Finanziamenti
nexos.ai ottiene 30 milioni di euro per affrontare la crisi dell’adozione dell’AI aziendale

In uno sviluppo significativo per l’infrastruttura dell’AI aziendale, la startup lituana nexos.ai ha chiuso un round di finanziamento di 30 milioni di euro di serie A co-guidato da Evantic Capital e Index Ventures, con la partecipazione di Creandum, Dig Ventures e diversi importanti investitori angelici. La società intende utilizzare il capitale per accelerare lo sviluppo della sua piattaforma, progettata per aiutare le grandi organizzazioni ad adottare l’AI in modo sicuro, efficiente e su larga scala.

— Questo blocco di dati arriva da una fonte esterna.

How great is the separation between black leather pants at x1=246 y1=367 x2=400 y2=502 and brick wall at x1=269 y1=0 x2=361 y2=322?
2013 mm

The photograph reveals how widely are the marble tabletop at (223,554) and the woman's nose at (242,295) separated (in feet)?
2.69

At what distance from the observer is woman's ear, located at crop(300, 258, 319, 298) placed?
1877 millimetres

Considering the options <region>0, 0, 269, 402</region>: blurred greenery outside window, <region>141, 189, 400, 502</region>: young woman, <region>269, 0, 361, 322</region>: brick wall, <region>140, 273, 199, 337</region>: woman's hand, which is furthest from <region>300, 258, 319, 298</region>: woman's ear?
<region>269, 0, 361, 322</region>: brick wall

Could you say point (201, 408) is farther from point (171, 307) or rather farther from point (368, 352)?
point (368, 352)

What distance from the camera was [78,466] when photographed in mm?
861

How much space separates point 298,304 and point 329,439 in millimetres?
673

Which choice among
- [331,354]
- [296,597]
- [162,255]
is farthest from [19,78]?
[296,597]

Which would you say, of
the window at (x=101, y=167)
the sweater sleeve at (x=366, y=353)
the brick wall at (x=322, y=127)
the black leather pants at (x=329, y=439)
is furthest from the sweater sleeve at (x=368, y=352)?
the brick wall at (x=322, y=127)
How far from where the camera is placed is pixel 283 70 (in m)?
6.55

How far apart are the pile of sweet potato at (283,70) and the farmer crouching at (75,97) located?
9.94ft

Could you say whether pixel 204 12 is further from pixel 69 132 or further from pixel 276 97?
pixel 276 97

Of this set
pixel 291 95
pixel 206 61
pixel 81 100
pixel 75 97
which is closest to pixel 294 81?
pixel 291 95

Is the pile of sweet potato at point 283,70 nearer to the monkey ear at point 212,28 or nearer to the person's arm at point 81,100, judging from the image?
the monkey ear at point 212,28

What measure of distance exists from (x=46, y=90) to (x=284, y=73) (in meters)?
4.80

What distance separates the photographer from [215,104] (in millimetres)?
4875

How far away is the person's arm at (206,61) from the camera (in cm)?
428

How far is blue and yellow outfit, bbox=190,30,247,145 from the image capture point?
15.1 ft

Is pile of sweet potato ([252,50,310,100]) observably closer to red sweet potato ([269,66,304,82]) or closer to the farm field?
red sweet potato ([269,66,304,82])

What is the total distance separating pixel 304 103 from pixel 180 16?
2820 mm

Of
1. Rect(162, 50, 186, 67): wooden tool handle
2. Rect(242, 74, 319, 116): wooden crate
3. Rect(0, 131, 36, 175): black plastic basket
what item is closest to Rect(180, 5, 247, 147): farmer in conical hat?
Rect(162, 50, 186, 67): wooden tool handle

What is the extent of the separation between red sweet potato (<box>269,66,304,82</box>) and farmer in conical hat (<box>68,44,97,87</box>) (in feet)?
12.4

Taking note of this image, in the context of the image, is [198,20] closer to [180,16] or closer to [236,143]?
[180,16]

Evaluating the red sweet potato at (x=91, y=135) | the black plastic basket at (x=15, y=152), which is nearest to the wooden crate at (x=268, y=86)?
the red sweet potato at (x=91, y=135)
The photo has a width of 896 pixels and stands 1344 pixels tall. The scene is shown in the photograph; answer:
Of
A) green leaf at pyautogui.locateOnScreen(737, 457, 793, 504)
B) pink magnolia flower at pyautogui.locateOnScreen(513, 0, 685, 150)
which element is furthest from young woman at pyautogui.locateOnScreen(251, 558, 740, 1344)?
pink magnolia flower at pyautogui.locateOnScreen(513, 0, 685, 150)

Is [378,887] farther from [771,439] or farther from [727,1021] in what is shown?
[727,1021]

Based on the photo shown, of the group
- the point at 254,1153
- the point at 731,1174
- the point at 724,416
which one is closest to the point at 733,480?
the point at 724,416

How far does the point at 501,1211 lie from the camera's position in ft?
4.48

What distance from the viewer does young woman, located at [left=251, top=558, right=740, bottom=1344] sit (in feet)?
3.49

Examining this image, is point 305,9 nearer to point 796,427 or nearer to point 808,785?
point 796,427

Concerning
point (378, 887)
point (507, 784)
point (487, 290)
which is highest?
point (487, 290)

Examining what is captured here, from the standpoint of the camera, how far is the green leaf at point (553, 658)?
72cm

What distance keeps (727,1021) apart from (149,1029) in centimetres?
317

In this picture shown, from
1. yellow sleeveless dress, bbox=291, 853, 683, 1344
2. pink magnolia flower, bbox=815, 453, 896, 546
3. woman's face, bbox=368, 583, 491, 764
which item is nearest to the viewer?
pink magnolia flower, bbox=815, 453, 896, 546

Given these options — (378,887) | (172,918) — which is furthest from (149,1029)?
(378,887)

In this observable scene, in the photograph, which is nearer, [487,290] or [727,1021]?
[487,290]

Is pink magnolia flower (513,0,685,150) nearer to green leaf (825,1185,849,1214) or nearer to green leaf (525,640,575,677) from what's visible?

Fondata dalla stessa squadra dietro il leader della sicurezza informatica Nord Security, nexos.ai si sta posizionando come un nuovo tipo di livello aziendale per l’intelligenza artificiale – una piattaforma di controllo che gestisce la governance, l’osservabilità e i costi dell’intera gamma di strumenti di AI utilizzati all’interno di un’azienda. Il suo obiettivo è quello di colmare il divario sempre più ampio tra la promessa dell’AI e le realtà del rischio, della frammentazione e del costo crescente che molte aziende affrontano attualmente.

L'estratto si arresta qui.